Histoire d’une notion. Revendiqué à la fois par François Ruffin, Raphaël Glucksmann ou François Hollande, le terme social-démocratie désigne le plus souvent, dans le débat public, un espace politique aux contours flous – la gauche de gouvernement, le socialisme modéré, le réformisme démocratique, voire le goût du compromis. Enraciné dans une longue histoire, le mot désigne cependant aussi, et peut-être surtout, un modèle politique, économique et social original mis en place dans les années 1930 par les pays scandinaves. Un modèle qui n’a pas grand-chose à voir avec les traditions socialistes française, italienne, grecque ou espagnole.

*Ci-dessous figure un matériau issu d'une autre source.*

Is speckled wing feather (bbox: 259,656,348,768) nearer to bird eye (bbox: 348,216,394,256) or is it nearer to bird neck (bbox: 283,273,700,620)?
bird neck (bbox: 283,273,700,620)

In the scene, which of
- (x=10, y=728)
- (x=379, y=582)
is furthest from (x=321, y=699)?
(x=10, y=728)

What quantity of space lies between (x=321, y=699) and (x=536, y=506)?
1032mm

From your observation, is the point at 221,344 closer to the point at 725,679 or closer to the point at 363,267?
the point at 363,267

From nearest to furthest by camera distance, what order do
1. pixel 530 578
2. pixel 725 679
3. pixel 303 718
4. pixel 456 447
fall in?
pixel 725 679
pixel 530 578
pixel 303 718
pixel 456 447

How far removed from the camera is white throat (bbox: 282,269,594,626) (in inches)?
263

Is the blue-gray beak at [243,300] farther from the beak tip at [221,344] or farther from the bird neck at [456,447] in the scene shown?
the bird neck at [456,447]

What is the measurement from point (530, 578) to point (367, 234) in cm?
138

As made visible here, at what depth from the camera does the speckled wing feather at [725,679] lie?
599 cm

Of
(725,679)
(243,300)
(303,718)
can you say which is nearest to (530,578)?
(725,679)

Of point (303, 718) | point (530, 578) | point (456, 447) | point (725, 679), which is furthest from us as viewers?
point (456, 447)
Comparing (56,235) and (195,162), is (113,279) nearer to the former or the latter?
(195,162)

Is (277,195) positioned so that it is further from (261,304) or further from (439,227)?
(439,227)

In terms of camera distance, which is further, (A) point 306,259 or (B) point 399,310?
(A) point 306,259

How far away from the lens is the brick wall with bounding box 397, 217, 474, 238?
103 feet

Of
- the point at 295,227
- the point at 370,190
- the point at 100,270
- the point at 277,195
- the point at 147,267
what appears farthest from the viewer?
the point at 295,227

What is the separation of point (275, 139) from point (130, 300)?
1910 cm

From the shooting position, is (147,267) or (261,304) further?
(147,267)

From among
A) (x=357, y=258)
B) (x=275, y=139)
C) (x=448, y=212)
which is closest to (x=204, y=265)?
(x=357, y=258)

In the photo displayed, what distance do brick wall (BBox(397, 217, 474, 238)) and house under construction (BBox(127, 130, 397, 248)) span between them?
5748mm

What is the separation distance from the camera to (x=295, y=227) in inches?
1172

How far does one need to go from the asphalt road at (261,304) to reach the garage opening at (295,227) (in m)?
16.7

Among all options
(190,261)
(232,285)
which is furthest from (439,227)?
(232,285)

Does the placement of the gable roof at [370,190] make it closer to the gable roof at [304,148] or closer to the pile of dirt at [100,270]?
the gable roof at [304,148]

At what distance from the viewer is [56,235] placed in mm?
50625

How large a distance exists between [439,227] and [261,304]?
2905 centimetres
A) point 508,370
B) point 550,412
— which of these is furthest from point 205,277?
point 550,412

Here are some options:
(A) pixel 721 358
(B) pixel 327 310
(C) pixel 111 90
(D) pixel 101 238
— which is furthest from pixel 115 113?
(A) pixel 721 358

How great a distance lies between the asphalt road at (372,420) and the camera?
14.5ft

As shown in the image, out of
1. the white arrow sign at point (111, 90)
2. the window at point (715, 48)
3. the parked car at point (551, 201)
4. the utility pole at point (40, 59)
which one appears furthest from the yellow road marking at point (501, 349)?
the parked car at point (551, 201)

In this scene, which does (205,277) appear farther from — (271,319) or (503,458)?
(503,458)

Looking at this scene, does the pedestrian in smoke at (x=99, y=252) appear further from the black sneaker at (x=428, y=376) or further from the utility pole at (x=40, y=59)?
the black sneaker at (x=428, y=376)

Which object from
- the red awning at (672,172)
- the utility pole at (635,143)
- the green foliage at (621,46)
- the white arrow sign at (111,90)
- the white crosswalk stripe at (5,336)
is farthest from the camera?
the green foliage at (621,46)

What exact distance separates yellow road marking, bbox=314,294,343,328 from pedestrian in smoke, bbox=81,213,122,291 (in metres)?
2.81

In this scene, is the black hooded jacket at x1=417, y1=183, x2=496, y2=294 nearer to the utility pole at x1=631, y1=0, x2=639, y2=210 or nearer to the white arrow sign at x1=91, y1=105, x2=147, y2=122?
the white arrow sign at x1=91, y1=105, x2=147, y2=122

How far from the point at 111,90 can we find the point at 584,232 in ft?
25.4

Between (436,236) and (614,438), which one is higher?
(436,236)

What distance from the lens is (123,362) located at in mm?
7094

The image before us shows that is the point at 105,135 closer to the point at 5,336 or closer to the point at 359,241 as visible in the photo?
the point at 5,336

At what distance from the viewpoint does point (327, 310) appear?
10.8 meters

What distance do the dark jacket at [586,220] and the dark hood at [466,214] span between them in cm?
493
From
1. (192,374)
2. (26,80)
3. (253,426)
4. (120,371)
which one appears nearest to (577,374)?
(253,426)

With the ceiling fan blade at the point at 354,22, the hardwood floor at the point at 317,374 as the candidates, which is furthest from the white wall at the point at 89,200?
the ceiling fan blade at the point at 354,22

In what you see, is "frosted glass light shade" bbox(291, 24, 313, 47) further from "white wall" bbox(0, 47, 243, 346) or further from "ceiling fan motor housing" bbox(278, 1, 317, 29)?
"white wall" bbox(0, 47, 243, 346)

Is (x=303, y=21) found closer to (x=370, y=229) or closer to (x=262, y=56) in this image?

L’histoire de la social-démocratie commence au milieu du XIXe siècle. « Dans le vocabulaire politique, le mot apparaît pour la première fois peu après la révolution de 1848 », constatait, en 2009, le politiste Philippe Marlière dans la revue Contretemps. Si les mouvements socialistes de la deuxième moitié du XIXe siècle s’entendent sur la nécessité de socialiser les moyens de production, ils se déchirent au sujet de la démocratie politique. « Certains acceptent le cadre de la démocratie parlementaire des régimes capitalistes, poursuit le chercheur. D’autres, au contraire, pensent que le libéralisme politique est étranger au mouvement ouvrier et doit être rejeté. »
A la fin du XIXe siècle, ce débat traverse le SPD allemand, où Edouard Bernstein défend, à la fin des années 1890, un « révisionnisme réformiste », qui accorde de l’importance à la conquête de droits politiques et sociaux au sein des institutions existantes, mais aussi le mouvement socialiste français : le marxiste Jules Guesde, qui refuse tout compromis avec les « forces bourgeoises » et le système capitaliste, s’oppose alors au « possibiliste » Paul Brousse, qui entend « fractionner le but idéal en plusieurs étapes sérieuses, immédiatiser en quelque sorte quelques-unes des revendications pour les rendre enfin possibles ».
Si les sociaux-démocrates d’aujourd’hui sont les héritiers du réformisme d’Edouard Bernstein ou de Paul Brousse, s’ils ont en commun un refus de la stratégie insurrectionnelle ou révolutionnaire, ils ne défendent pas pour autant le même modèle. Le régime social-démocrate « chimiquement pur » mis en place à partir des années 1930 par les pays scandinaves ne correspond ni à la culture politique du PS français, ni à celle du PSOE espagnol ou du Pasok grec : il désigne une forme très particulière d’organisation syndicale et partisane, un régime inédit de gestion du « compromis social » et un système universaliste d’Etat-providence.